Indeed, the ABA has a history of taking liberal positions on issues including abortion, the death penalty, same-sex marriage, affirmative action, and the Second Amendment. The organization has long been accused of maintaining a bias towards liberal judges that has skewed its ratings of judicial nominees towards the left. By any objective standard, this is undeniable.
Remember, four of the slots available on the Council are permanently designated for attorneys (including the chief justice who votes in cases of ties or 3-2 votes). Regardless of the political party in power, the Council is guaranteed a majority forever controlled by lawyers. It’s self-evident that lawyers of similar political leaning appointed to the Council and polled by the Council will prefer like-minded lawyers to be considered for judgeships.
Furthermore, since the governor can only choose appointees from the list provided by the Council, legislative confirmation is more of a nuisance rather than a check and balance.
The favored role given the legal profession in selecting judges has also played out on the national stage. Up until 2001, presidents submitted federal judicial nominees for vetting by the ABA before official nomination. President Bush ended this practice because it gave inappropriate and unfair voice to the ABA in public affairs. The practice was re-instated by President Obama in 2009 and then reversed again by the Trump administration. In a departure, however, the Biden administration decided even they couldn’t justify the practice and also spurned the ABA’s rating system.

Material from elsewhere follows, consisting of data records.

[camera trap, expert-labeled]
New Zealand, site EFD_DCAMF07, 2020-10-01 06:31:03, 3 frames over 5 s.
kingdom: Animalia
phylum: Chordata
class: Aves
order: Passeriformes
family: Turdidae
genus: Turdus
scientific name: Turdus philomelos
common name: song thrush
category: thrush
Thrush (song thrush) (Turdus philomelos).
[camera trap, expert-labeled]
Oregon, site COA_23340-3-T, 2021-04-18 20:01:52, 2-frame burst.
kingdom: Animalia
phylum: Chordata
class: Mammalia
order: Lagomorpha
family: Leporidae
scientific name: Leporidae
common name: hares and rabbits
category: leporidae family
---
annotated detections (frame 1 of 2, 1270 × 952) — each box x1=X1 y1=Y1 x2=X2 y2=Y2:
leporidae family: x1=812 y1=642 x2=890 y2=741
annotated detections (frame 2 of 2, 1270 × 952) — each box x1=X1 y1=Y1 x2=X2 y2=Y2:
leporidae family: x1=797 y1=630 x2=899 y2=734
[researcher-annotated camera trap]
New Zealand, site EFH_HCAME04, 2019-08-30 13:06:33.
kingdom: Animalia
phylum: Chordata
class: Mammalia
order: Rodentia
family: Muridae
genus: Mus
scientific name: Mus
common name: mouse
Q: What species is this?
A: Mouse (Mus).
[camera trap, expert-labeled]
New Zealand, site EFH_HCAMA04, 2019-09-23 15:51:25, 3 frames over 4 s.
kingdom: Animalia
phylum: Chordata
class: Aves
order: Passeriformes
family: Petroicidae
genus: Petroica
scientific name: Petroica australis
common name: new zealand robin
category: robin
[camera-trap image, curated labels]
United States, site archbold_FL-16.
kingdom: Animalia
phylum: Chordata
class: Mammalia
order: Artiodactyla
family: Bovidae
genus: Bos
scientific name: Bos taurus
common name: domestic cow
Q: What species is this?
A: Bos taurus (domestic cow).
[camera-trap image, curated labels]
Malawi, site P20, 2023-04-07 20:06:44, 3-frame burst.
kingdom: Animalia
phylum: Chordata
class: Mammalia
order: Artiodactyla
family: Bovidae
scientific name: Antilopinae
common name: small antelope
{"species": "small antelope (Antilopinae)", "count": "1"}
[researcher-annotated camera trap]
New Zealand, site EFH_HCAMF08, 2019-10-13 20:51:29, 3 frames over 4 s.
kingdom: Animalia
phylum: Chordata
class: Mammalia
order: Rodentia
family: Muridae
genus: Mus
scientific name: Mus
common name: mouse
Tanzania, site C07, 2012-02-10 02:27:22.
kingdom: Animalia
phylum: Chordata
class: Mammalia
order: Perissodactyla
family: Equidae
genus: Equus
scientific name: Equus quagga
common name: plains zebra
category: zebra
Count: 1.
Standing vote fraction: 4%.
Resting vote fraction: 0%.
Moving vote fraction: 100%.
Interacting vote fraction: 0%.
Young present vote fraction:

Regrettably, national recognition of the unfair influence attorneys have had on judicial appointments has not resulted in similar action in Alaska.
Eliminating the legal profession’s gatekeeper role on judicial nominees would provide needed balance more closely reflecting the intent of our founding fathers — a balance that tips in favor of the people’s representatives who are accountable to the public.
We don’t need a constitutional convention to address this problem. The Legislature can draft a constitutional amendment subject to voter approval limiting the role played by the Alaska Bar Association in the final selection process.
Nominees forwarded to the governor will then reflect a true range of choices, instead of just those favored by lawyers handpicked by unelected members of the Alaska Bar Association.
After retiring as the senior vice president in charge of business banking for Key Bank in Alaska, Win Gruening became a regular Opinion Page columnist for the Juneau Empire. He was born and raised in Juneau and graduated from the U.S. Air Force Academy in 1970. He is involved in various local and statewide organizations.